Sit down and talk with him, point out that so many others out there have this and other problems. Check out the websites such as Goodnite.com, or Under Jams, there are many other products that he could wear and it would be hard for others to tell. But the fist step is education and getting him to understand that he isn't different or strange, he is a growing boy that is loved and has a lot to look forward to.

Prayers for you and your son

Kent

Kent~~
What we have isn't who we are.
How we deal with it, helps us become who we are.

05/13/2011 12:50 AM  Top
diaperman
diaperman  
Posts: 205
Member

Hayden welcome and I agree with what Kent said your son needs all the understanding that he can get I had a son that was in diapers full time until he was 9 due to health issues they finally fixed but he was also teased and picked on.

He would come home crying and all I could do was reassure him and let him know that his body just worked a bit differant.

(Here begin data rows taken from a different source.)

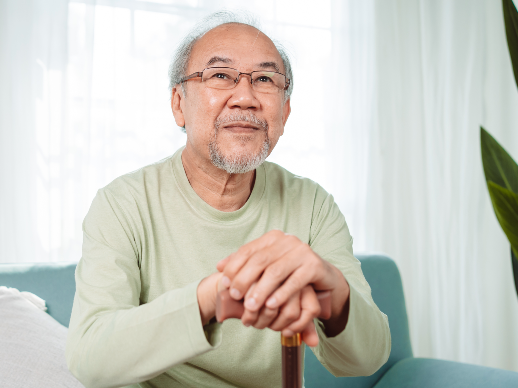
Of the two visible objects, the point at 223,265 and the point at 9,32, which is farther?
the point at 9,32

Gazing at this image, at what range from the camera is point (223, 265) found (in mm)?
700

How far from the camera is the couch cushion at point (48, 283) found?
5.06 ft

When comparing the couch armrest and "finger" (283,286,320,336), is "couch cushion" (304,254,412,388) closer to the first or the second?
the couch armrest

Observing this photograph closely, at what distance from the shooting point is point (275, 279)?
0.67 meters

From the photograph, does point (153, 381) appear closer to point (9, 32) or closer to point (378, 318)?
point (378, 318)

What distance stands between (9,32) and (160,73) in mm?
722

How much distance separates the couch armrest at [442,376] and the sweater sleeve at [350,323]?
0.62 meters

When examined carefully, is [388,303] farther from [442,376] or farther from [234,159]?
[234,159]

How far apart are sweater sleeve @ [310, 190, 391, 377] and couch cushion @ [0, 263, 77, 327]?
0.86m

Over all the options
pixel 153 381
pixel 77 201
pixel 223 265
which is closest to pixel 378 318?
pixel 223 265

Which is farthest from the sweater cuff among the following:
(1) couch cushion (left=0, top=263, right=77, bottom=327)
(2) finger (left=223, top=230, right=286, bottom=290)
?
(1) couch cushion (left=0, top=263, right=77, bottom=327)

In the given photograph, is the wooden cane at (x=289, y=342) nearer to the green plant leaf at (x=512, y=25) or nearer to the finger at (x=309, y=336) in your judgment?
the finger at (x=309, y=336)

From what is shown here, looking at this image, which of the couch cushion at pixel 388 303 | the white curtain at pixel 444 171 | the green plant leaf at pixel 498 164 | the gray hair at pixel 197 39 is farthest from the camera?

And as far as his wetting boys are a bit tougher to train but as your son is older he might just grow out of it but if he does not please please let him know he is not alone that there are other boys and girls out there that have the same problem as he does.

I agree with Kent on seeing if his teacher can explain to the other kids that he wants to stop but right now he can't and have the teacher explain that just because he wets his pants does not mean he is not normal and wants friends etc just like they do.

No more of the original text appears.